First up last month was Computer Disposals, trading as Dell Auctions, an Australian seller of "distressed" Dell Computer inventory.
Trade Me general manager Nigel Stanford said Computer Disposals had been putting up about five systems at a time. He said there had been a good mix of people getting bargins and the store getting good prices.
The company is also an agent for disposing of Acer brand computers and so an Acer store is about to be added to the site as well.
Negotiations are underway with three other businesses which Stanford could not identify but said involved well known brands.
He said the deals enable businesses to immediately access members of the site through the auction system and he expects larger businesses will also use it to drive traffic to their own websites.
There is a one-off fee, a monthly subscription and a requirement to put a certain amount of volume through the site.
Stanford said Trade Me does a basic check on the businesses as well.
Products auctioned by the business appear in the main auction listings along with all other auctions, but carry a logo to show it is a store listing.
Each trader gets their own website address in the form of www.trademe.co.nz/storename.
Stanford said he is not expecting the stores to flood the main auction lists.
"If we get 100 stores in the next quarter we will be happy.
"We are looking at an increase in the number of auctions by 400-500."
He said this model is different to what auction sites are doing overseas.
"Ours is more explicitly involving business."
Stanford said Trade Me has grown in the last three months with about 17,000 current listed auctions up from 8000 late last year.
"We made a few usability changes to the site to make things slightly easier and it went crazy," he says.

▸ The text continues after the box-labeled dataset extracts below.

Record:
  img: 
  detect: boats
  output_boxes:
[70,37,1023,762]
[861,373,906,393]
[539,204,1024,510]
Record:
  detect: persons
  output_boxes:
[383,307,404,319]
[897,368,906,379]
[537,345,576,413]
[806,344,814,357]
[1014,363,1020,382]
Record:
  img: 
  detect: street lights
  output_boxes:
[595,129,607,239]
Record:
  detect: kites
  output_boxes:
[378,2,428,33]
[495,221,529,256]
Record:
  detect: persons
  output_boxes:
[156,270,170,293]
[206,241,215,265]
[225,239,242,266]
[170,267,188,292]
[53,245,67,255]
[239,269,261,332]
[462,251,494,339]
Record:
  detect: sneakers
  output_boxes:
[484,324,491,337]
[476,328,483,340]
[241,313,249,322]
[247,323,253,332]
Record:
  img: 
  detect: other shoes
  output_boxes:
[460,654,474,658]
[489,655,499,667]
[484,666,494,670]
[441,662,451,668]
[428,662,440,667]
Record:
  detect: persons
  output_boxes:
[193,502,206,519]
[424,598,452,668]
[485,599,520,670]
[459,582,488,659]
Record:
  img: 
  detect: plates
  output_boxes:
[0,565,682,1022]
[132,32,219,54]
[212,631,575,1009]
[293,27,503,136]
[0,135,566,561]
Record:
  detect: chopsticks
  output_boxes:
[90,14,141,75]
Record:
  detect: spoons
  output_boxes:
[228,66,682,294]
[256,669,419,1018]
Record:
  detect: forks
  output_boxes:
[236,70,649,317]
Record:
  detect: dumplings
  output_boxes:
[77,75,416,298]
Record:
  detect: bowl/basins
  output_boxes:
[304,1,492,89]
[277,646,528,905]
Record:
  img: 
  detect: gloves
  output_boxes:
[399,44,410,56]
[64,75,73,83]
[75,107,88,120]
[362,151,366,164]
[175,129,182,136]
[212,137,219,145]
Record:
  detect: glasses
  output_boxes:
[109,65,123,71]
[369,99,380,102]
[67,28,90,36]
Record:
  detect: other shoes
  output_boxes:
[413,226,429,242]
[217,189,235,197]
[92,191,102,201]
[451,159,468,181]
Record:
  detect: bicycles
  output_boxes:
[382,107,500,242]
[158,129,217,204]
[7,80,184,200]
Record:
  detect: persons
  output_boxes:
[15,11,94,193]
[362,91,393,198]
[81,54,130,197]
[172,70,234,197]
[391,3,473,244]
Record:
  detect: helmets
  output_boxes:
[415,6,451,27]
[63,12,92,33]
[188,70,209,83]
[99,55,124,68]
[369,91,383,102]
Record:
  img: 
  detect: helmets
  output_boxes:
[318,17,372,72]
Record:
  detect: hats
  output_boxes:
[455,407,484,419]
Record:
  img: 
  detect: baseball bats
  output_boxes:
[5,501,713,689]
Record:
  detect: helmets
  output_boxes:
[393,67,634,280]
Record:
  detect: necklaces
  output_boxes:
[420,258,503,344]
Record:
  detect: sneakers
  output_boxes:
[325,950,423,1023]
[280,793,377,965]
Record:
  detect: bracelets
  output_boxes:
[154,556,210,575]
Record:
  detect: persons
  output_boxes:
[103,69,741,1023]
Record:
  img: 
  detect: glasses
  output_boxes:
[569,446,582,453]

In January, for local websites, Trade Me was rated number two for page views by website monitoring service Hitwise, and number five for visitor numbers.
Trade Me also last month introduced oldfriends.co.nz.
This allows people to catch up with old friends they went to school with or worked with. It attracted 5000 users in the first four days, with no outside publicity, says Stanford. It is a free service designed to assist with traffic to the Trade Me site.